First, make sure that SpecialUser inherits from User at the object model level (this is an inheritance relationship, not a self-reference).
public class SpecialUser extends User {
}
Then, declare a <joined-subclass> element in the User's mapping:
<hibernate-mapping package="com.initech.domain">
<class name="com.initech.User" table="USERS">
<id name="id" column="ID" type="java.lang.Long">
<meta attribute="use-in-tostring">true</meta>
<generator class="sequence">
<param name="sequence">SEQ_USERS_ID</param>
</generator>
</id>
<property name="loginName" column="LOGINNAME" type="java.lang.String" not-null="true">
<meta attribute="use-in-tostring">true</meta>
</property>
<joined-subclass name="com.initech.SpecialUser" table="SPECIALUSERS">
<key column="USERID"/>
</joined-subclass>
</class>
</hibernate-mapping>
What I need on the application level is a list of the User objects contained in the SpecialUsers table.
The following HQL query would return all the SpecialUser (which are User too):
from SpecialUser
If later you need to add columns to the SPECIALUSERS table, add the corresponding attributes to the SpecialUser class and map them inside the <joined-subclass> element. Refer to the provided link (to the documentation) for the details.
If you really have to use a second table, you must map it to a new class. Hibernate can always only map one table to one class.
Alternatively, add a column to the user table which says "this user is special". If that is not an option, create a view which joins the two tables and thus simulates this column.
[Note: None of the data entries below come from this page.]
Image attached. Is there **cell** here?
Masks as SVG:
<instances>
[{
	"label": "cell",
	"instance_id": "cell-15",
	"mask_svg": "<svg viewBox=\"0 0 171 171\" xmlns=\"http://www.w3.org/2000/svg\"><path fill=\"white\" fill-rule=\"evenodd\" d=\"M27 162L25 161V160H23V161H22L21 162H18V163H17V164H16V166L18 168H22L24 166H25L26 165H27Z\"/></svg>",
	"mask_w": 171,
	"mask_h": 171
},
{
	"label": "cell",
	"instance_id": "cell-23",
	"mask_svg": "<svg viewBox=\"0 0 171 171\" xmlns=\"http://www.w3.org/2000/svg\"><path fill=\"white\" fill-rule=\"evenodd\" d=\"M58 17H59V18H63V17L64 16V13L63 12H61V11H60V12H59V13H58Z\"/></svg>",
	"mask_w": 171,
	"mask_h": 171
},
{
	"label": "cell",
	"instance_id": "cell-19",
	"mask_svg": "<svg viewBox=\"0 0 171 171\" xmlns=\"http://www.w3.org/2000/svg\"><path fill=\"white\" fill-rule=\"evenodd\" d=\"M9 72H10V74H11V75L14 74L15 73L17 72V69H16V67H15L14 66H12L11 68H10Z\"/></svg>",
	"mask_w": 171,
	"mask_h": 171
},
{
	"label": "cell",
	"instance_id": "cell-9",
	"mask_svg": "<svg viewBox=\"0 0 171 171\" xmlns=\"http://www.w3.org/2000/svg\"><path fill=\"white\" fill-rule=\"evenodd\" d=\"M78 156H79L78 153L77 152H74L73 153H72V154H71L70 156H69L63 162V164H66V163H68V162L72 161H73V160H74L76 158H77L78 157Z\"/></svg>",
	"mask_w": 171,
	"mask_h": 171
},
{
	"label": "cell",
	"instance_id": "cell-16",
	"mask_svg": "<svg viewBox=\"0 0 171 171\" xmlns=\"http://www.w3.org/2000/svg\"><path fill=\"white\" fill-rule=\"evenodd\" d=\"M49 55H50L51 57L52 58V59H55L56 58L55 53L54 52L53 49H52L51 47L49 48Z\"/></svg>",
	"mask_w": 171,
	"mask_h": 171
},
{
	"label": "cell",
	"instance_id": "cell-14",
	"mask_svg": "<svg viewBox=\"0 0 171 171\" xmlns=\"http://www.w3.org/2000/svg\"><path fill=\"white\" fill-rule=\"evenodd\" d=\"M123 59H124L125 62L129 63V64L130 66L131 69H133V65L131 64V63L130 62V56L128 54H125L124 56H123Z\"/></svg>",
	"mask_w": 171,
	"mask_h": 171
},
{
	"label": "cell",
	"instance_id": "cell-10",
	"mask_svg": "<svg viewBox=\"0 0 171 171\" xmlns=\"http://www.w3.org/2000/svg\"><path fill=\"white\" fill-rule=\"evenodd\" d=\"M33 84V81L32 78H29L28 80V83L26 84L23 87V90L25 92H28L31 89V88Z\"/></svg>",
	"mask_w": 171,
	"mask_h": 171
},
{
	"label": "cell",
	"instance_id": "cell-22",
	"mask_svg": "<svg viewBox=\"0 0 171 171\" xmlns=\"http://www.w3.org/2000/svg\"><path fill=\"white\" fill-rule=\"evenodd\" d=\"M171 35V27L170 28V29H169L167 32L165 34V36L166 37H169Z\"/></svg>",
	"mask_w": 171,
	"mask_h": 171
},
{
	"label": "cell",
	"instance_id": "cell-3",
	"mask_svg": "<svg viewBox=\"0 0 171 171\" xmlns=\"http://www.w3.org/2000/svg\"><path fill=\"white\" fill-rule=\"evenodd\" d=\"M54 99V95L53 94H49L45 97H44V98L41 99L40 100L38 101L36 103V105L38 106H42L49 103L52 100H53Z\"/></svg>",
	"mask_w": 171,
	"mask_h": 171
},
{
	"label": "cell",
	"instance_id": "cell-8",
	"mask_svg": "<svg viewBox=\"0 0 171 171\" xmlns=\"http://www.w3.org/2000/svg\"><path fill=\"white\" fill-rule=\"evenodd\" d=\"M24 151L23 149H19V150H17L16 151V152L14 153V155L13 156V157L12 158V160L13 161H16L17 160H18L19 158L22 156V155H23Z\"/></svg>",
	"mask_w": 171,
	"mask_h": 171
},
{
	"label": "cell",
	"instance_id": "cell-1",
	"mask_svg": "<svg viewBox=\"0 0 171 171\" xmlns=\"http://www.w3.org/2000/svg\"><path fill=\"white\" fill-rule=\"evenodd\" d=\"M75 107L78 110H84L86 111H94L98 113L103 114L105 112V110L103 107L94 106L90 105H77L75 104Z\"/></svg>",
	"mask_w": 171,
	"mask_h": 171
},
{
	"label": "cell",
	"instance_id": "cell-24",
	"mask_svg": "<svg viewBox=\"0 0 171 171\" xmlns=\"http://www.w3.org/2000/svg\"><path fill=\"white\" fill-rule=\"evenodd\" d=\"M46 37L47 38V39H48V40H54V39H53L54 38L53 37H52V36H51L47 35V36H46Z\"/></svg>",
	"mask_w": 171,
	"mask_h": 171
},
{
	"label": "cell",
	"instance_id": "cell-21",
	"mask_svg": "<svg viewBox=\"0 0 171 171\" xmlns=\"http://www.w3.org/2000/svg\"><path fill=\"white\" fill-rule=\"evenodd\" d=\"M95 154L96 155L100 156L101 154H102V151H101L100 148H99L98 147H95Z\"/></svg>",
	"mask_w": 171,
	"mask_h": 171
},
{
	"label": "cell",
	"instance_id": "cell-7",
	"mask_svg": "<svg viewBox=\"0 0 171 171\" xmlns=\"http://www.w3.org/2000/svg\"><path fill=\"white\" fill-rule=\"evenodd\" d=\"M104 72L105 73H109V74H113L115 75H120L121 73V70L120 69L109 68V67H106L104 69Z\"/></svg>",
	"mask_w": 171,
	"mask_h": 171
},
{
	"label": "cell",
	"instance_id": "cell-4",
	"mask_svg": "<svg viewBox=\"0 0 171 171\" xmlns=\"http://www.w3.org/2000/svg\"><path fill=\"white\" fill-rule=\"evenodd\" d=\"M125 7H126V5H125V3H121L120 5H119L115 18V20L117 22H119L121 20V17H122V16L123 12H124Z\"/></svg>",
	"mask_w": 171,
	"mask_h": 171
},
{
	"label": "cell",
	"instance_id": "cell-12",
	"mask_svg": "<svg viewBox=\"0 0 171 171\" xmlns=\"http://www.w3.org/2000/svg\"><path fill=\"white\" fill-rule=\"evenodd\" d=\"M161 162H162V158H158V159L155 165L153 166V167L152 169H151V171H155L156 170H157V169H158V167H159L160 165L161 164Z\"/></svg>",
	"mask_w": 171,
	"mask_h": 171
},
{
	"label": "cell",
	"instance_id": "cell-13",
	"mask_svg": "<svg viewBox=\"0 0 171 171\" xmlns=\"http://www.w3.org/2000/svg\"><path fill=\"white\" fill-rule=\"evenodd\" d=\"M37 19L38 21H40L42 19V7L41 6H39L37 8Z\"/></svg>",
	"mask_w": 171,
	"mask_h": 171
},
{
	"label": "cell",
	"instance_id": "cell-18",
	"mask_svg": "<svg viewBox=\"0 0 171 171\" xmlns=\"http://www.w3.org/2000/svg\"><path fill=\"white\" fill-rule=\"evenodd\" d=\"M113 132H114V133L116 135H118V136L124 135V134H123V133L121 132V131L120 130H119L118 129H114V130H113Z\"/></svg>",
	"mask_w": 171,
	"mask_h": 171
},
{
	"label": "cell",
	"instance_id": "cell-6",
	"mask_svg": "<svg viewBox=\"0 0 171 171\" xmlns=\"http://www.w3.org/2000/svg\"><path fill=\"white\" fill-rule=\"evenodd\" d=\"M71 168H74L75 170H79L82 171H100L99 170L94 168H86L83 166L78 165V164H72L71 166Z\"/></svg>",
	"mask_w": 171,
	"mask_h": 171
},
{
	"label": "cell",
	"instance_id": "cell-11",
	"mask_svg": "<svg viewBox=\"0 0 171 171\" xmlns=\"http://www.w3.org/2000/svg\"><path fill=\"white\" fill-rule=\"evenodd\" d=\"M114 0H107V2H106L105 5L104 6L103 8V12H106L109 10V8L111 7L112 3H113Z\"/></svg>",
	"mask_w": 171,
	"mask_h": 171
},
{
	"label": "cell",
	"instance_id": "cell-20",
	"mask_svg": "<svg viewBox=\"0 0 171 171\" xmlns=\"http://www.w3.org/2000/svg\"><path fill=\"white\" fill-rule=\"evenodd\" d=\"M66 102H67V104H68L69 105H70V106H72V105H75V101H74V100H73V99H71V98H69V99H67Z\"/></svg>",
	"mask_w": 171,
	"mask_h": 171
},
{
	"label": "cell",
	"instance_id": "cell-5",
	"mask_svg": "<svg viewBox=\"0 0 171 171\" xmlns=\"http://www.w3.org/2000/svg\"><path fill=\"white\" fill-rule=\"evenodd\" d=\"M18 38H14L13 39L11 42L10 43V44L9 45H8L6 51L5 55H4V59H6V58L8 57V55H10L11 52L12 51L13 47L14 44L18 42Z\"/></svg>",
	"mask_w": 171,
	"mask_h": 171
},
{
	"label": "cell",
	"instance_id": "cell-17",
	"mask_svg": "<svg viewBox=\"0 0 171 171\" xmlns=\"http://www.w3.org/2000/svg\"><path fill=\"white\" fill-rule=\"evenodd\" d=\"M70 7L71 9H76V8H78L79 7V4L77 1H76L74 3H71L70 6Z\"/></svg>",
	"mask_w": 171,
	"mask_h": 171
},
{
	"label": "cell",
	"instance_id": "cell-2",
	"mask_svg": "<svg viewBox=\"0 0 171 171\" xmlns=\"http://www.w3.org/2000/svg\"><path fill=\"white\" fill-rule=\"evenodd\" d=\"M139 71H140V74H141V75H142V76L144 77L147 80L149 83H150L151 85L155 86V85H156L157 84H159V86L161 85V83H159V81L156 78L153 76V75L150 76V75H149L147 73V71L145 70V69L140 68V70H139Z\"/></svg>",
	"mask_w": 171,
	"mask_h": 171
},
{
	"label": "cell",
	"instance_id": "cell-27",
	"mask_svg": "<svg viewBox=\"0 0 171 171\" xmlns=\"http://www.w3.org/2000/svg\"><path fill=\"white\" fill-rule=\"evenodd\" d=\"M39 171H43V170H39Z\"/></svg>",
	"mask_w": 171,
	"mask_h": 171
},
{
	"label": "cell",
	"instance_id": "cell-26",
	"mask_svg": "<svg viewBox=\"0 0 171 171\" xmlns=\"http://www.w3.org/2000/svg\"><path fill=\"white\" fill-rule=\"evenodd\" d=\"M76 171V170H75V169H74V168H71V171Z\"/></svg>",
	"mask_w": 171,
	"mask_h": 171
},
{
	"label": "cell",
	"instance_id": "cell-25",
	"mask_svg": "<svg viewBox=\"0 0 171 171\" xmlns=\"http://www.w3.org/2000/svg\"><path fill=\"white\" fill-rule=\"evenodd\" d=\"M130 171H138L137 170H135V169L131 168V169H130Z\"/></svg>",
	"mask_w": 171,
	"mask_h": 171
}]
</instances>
Then, you can select users by this column.
If you go the two class way, you must load a list of the special users and do the mapping in your application.
[EDIT] Maybe you should look into parent-child relations. In your case, the user is the parent and its roles are the children. So every user has 0..n roles which are mapped in a different table. You can then use this HQL
from User u where :role in elements(u.roles)
to find all users with a certain role. But most of the time, you'll have a specific user and just need to query whether she has a certain role.